Here are the simplified dataframes that I am trying to match:
a_df:
+-------+------+
| index | name |
+-------+------+    
| 1     | aaa  |
| 2     | bbb  |
| 3     | ccc  |
| 4     | ddd  |
| 5     | eee  |
+-------+------+
b_df:
+-------+------+
| index | code |
+-------+------+    
| 1     | 101  |
| 2     | 102  |
| 3     | 101  |
| 3     | 102  |
| 4     | 103  |
| 4     | 104  |
| 5     | 101  |
+-------+------+
udf function & call:
> def concatcodes(index, dataframe):
>   res = dataframe.where(dataframe.index == index).collect()
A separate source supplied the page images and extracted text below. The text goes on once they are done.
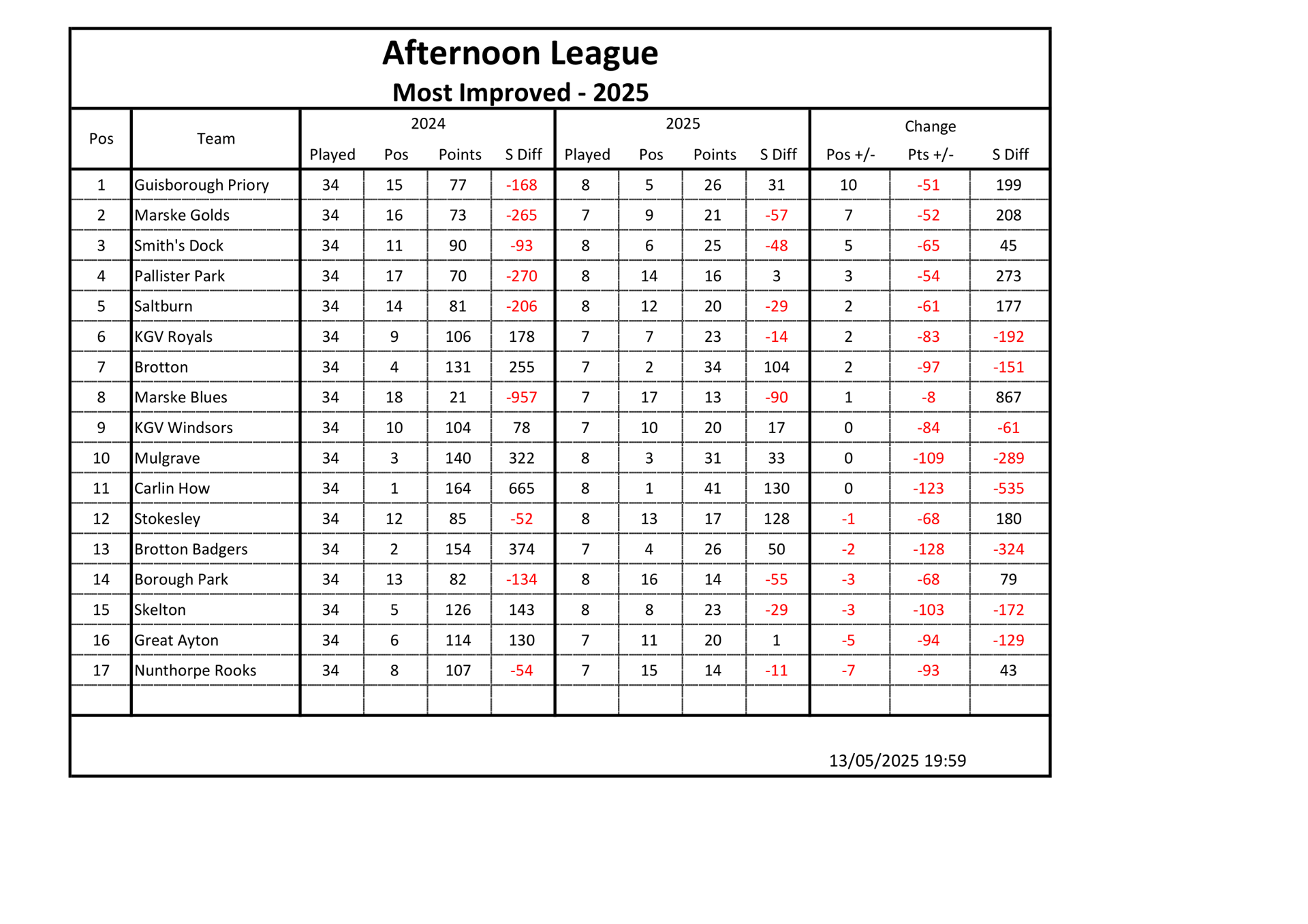 Afternoon League
Most Improved - 2025

| Pos | Team | 2024 Played | 2024 Pos | 2024 Points | 2024 S Diff | 2025 Played | 2025 Pos | 2025 Points | 2025 S Diff | Change Pos +/- | Change Pts +/- | Change S Diff |
|---|---|---|---|---|---|---|---|---|---|---|---|---|
| 1 | Guisborough Priory | 34 | 15 | 77 | -168 | 8 | 5 | 26 | 31 | 10 | -51 | 199 |
| 2 | Marske Golds | 34 | 16 | 73 | -265 | 7 | 9 | 21 | -57 | 7 | -52 | 208 |
| 3 | Smith's Dock | 34 | 11 | 90 | -93 | 8 | 6 | 25 | -48 | 5 | -65 | 45 |
| 4 | Pallister Park | 34 | 17 | 70 | -270 | 8 | 14 | 16 | 3 | 3 | -54 | 273 |
| 5 | Saltburn | 34 | 14 | 81 | -206 | 8 | 12 | 20 | -29 | 2 | -61 | 177 |
| 6 | KGV Royals | 34 | 9 | 106 | 178 | 7 | 7 | 23 | -14 | 2 | -83 | -192 |
| 7 | Brotton | 34 | 4 | 131 | 255 | 7 | 2 | 34 | 104 | 2 | -97 | -151 |
| 8 | Marske Blues | 34 | 18 | 21 | -957 | 7 | 17 | 13 | -90 | 1 | -8 | 867 |
| 9 | KGV Windsors | 34 | 10 | 104 | 78 | 7 | 10 | 20 | 17 | 0 | -84 | -61 |
| 10 | Mulgrave | 34 | 3 | 140 | 322 | 8 | 3 | 31 | 33 | 0 | -109 | -289 |
| 11 | Carlin How | 34 | 1 | 164 | 665 | 8 | 1 | 41 | 130 | 0 | -123 | -535 |
| 12 | Stokesley | 34 | 12 | 85 | -52 | 8 | 13 | 17 | 128 | -1 | -68 | 180 |
| 13 | Brotton Badgers | 34 | 2 | 154 | 374 | 7 | 4 | 26 | 50 | -2 | -128 | -324 |
| 14 | Borough Park | 34 | 13 | 82 | -134 | 8 | 16 | 14 | -55 | -3 | -68 | 79 |
| 15 | Skelton | 34 | 5 | 126 | 143 | 8 | 8 | 23 | -29 | -3 | -103 | -172 |
| 16 | Great Ayton | 34 | 6 | 114 | 130 | 7 | 11 | 20 | 1 | -5 | -94 | -129 |
| 17 | Nunthorpe Rooks | 34 | 8 | 107 | -54 | 7 | 15 | 14 | -11 | -7 | -93 | 43 |

13/05/2025 19:59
>   reslist = "|".join([value.code for value in res])
>   return reslist
> 
> spark.udf.register("concatcodes", concatcodes, StringType())
> 
> resultDF = a_DF.withColumn("codes", lit(concatcodes(a_DF.index, b_df)))
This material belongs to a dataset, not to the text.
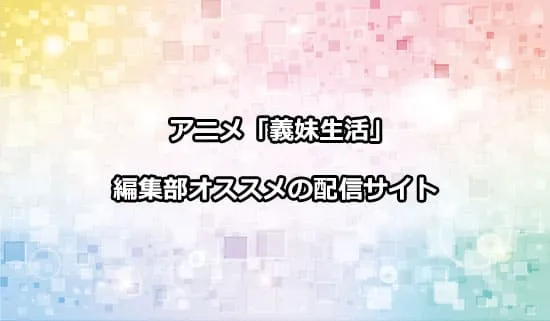 アニメ「義妹生活」

編集部オススメの配信サイト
I expect the function to be called per each row of the a_DF dataframe, resulting in the following output:
+-------+------+-------+
| index | name |codes  |
+-------+------+-------+    
| 1     | aaa  |101    |
| 2     | bbb  |102    |
| 3     | ccc  |101|102|
| 4     | ddd  |103|104|
| 5     | eee  |101    |
+-------+------+-------+
However, the funtion seems to be called just once with the whole column passed as its argument, resulting in the following output:
+-------+------+---------------------------+
| index | name |codes                      |
+-------+------+---------------------------+    
| 1     | aaa  |101|102|101|102|103|104|101|    |
| 2     | bbb  |101|102|101|102|103|104|101|
| 3     | ccc  |101|102|101|102|103|104|101|
| 4     | ddd  |101|102|101|102|103|104|101|
| 5     | eee  |101|102|101|102|103|104|101|
+-------+------+---------------------------+
I suppose I am doing something fundamentally wrong when it comes to calling UDF in the .withColum method but I could not figure out what - I would very much appreciate someone pointing out what is wrong with my logic.